Economy - overview: Maldives has quickly become a middle-income country, driven by the rapid growth of its tourism and fisheries sectors, but the country still contends with a large and growing fiscal deficit. Economic growth slowed to 2.8% in 2015, mainly because of a decline in tourists from China and Russia. Despite lower growth, tourism-related tax receipts increased by 13% in 2015 because of higher tax rates. This increase in tax receipts led to higher usable foreign exchange reserves that helped partially fund increases in construction related imports.
In 2015, Maldives’ Parliament passed a constitutional amendment legalizing foreign ownership of land; foreign land-buyers must reclaim at least 70% of the desired land from the ocean and invest at least $1 billion in a construction project approved by Parliament.
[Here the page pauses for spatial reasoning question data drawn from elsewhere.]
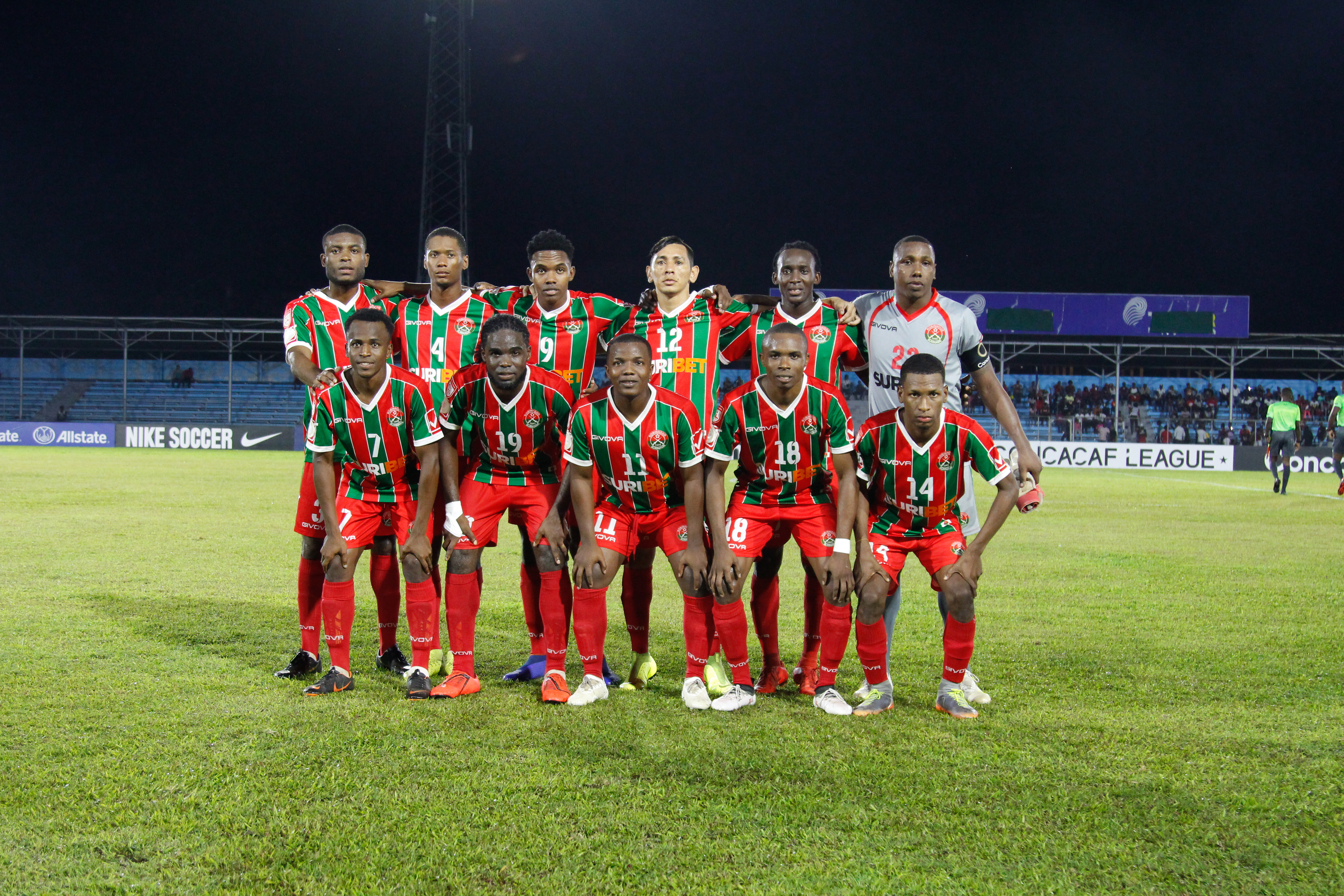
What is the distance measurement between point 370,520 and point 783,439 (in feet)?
7.15

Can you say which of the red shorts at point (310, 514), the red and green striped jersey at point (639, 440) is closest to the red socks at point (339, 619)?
the red shorts at point (310, 514)

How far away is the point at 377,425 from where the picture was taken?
476cm

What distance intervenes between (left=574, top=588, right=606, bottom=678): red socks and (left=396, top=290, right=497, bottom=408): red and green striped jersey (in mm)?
1540

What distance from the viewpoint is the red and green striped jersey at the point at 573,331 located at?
5.30 metres

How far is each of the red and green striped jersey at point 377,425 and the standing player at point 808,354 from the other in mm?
1666

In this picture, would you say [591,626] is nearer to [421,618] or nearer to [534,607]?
[534,607]

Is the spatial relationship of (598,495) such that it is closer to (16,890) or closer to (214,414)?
(16,890)

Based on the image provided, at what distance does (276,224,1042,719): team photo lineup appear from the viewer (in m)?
4.47

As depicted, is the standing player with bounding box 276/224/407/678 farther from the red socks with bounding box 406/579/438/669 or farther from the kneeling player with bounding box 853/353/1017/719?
the kneeling player with bounding box 853/353/1017/719

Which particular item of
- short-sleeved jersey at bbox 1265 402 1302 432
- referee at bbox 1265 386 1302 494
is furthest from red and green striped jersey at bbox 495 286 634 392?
short-sleeved jersey at bbox 1265 402 1302 432

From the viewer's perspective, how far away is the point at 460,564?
15.5 feet

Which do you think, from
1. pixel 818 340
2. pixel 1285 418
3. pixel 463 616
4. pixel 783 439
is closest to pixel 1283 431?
pixel 1285 418

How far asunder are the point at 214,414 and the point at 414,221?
17.5 m

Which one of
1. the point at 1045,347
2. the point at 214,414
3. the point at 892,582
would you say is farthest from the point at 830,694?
the point at 214,414
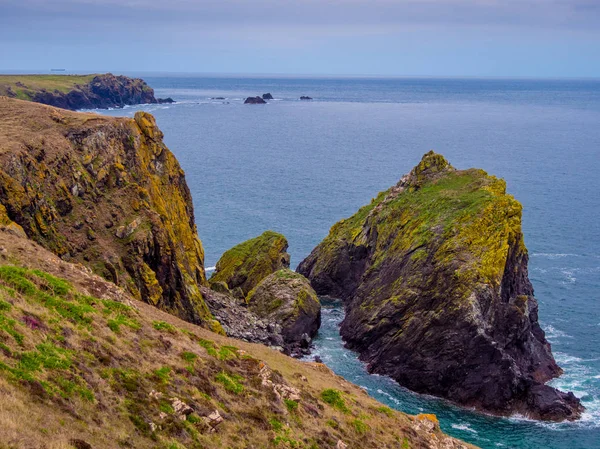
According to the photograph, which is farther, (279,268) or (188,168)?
(188,168)

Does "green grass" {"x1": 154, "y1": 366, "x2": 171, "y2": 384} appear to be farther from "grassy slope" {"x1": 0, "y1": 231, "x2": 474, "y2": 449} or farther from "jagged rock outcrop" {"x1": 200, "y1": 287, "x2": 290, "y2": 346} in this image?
"jagged rock outcrop" {"x1": 200, "y1": 287, "x2": 290, "y2": 346}

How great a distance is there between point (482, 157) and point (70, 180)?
14315 cm

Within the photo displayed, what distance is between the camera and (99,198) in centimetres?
5809

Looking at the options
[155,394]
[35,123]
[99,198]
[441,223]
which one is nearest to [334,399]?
[155,394]

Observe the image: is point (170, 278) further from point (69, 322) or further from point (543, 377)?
point (543, 377)

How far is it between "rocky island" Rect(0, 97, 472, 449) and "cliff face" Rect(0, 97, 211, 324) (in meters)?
0.13

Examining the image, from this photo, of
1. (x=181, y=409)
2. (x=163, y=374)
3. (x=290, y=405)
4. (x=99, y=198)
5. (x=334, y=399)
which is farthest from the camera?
(x=99, y=198)

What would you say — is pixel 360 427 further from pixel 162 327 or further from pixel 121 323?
pixel 121 323

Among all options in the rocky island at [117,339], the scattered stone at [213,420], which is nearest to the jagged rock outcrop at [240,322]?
the rocky island at [117,339]

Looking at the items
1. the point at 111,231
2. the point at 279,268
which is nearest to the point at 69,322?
the point at 111,231

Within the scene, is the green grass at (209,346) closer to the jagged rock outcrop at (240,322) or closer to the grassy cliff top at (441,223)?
the jagged rock outcrop at (240,322)

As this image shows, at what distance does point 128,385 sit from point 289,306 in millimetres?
47330

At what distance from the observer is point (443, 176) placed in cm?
8856

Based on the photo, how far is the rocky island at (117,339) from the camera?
2508 cm
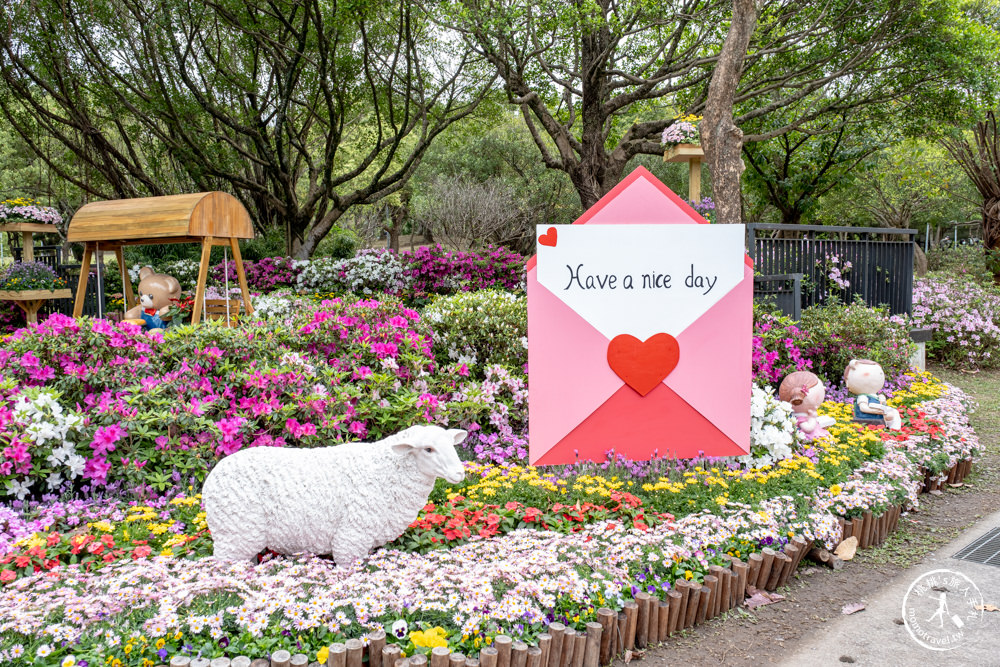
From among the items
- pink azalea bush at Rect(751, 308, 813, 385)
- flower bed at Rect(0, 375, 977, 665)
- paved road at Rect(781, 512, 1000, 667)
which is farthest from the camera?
pink azalea bush at Rect(751, 308, 813, 385)

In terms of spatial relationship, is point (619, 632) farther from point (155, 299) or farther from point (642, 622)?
point (155, 299)

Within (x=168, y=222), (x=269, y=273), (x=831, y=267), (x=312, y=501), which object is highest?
(x=168, y=222)

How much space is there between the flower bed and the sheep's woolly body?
0.36 feet

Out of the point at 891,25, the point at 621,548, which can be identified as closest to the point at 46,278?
the point at 621,548

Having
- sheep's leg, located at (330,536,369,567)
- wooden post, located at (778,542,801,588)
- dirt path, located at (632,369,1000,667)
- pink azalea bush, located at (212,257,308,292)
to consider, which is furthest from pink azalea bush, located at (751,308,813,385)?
pink azalea bush, located at (212,257,308,292)

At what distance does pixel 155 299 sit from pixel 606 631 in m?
6.35

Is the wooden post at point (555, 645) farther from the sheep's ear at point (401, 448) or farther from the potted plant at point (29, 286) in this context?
the potted plant at point (29, 286)

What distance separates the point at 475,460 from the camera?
4.63 m

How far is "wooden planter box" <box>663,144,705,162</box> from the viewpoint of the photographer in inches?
362

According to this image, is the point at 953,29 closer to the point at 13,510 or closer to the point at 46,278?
the point at 13,510

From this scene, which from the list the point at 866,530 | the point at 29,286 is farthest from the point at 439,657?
the point at 29,286

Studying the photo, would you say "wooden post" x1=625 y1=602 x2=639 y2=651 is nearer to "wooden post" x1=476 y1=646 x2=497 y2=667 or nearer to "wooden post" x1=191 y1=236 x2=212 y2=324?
"wooden post" x1=476 y1=646 x2=497 y2=667

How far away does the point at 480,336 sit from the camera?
18.3 feet

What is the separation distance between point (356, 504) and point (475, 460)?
184 cm
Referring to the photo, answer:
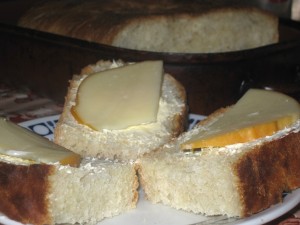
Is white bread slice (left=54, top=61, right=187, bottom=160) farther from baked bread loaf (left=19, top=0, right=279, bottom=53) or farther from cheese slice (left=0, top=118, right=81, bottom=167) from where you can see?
baked bread loaf (left=19, top=0, right=279, bottom=53)

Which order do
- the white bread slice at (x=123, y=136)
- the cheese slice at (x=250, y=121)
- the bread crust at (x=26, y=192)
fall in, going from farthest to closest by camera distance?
the white bread slice at (x=123, y=136) < the cheese slice at (x=250, y=121) < the bread crust at (x=26, y=192)

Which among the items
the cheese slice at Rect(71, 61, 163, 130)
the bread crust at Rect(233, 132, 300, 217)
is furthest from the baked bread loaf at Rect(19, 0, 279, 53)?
the bread crust at Rect(233, 132, 300, 217)

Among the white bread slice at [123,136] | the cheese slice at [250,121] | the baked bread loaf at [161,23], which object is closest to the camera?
the cheese slice at [250,121]

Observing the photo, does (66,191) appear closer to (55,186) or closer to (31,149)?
(55,186)

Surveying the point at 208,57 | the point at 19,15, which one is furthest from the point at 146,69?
the point at 19,15

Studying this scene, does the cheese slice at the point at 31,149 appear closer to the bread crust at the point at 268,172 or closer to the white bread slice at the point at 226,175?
the white bread slice at the point at 226,175

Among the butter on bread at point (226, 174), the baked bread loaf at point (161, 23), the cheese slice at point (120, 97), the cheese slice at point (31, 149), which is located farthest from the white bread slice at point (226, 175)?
the baked bread loaf at point (161, 23)
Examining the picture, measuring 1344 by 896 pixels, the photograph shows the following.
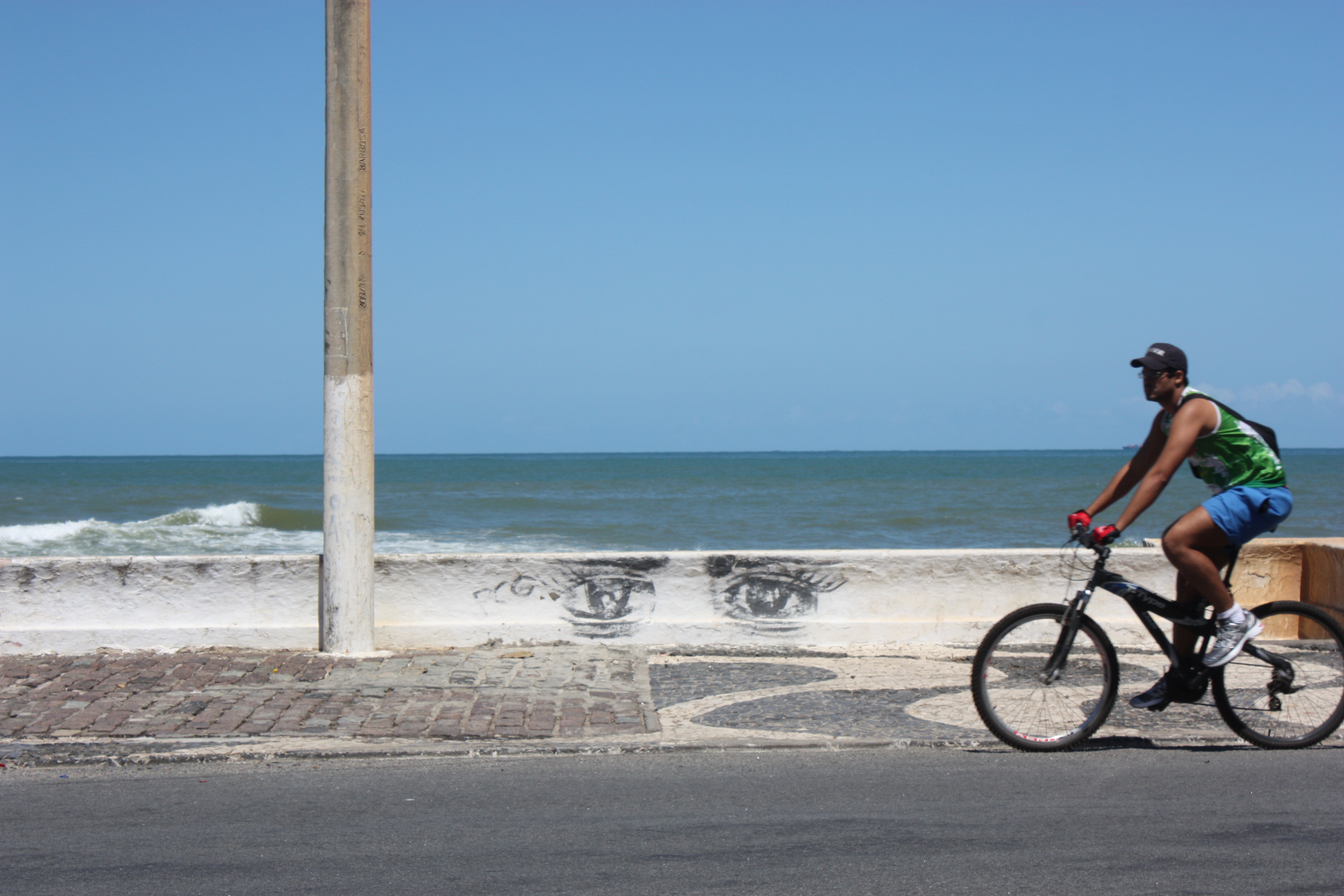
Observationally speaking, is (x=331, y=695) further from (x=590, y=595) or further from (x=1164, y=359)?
(x=1164, y=359)

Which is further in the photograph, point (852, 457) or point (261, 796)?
point (852, 457)

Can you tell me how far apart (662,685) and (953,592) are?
8.66 feet

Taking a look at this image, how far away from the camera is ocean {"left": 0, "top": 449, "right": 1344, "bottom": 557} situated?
25.3 meters

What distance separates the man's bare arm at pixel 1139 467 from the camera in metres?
5.30

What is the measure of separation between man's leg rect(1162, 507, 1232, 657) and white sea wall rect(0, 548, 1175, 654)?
2.69 m

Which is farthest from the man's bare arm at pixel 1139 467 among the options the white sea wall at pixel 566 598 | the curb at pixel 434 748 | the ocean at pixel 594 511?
the ocean at pixel 594 511

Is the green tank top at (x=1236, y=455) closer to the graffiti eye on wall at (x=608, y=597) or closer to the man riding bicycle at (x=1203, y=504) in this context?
the man riding bicycle at (x=1203, y=504)

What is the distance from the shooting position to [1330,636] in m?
5.18

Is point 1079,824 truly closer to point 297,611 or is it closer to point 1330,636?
point 1330,636

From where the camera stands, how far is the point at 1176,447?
4945mm

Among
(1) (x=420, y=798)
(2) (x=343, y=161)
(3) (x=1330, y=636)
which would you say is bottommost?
(1) (x=420, y=798)

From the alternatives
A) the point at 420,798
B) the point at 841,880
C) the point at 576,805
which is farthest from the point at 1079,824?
the point at 420,798

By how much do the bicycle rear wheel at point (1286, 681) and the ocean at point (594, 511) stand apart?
11.5 metres

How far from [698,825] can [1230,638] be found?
108 inches
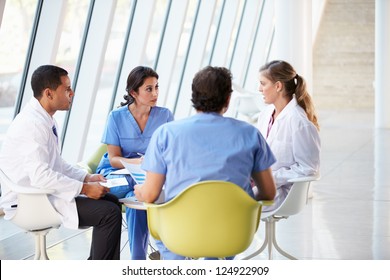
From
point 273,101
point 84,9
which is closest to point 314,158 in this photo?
point 273,101

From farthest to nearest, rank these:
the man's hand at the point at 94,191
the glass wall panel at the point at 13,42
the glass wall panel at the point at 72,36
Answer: the glass wall panel at the point at 72,36 → the glass wall panel at the point at 13,42 → the man's hand at the point at 94,191

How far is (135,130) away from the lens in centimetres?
482

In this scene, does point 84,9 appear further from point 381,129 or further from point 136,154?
point 381,129

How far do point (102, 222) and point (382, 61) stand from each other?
37.0ft

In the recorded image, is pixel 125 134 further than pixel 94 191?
Yes

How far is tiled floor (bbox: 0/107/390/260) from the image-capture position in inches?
205

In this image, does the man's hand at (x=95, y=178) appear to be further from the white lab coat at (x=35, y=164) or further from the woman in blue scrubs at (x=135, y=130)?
the white lab coat at (x=35, y=164)

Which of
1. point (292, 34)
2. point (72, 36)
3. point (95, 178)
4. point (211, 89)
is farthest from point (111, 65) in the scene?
point (211, 89)

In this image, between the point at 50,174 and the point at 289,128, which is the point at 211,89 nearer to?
the point at 50,174

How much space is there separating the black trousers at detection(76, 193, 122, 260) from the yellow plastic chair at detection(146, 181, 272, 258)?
23.1 inches

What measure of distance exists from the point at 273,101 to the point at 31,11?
3116mm

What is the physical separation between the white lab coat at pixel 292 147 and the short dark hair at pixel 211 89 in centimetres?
114

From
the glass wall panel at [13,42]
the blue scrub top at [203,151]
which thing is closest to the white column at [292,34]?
the glass wall panel at [13,42]

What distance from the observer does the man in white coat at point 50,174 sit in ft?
12.8
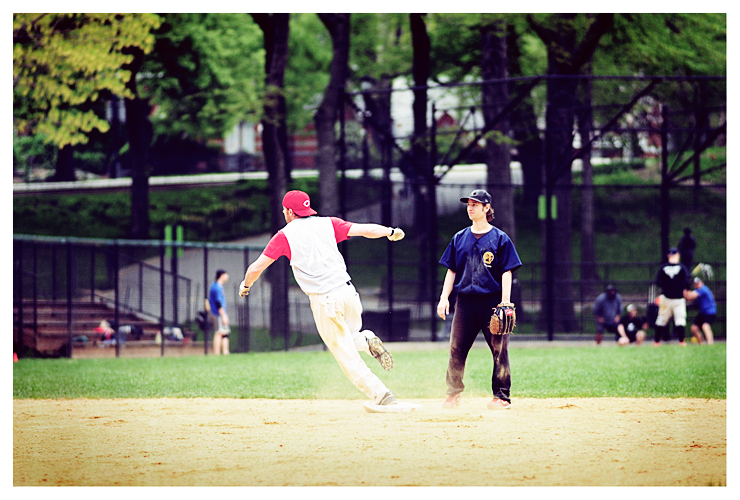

Diversifying the economy beyond tourism and fishing, reforming public finance, increasing employment opportunities, and combating corruption, cronyism, and a growing drug problem are near-term challenges facing the government. Over the longer term Maldivian authorities worry about the impact of erosion and possible global warming on their low-lying country; 80% of the area is 1 meter or less above sea level.
Definition: This entry briefly describes the type of economy, including the degree of market orientation, the level of economic development, the most important natural resources, and the unique areas of specialization. It also characterizes major economic events and policy changes in the most recent 12 months and may include a statement about one or two key future macroeconomic trends.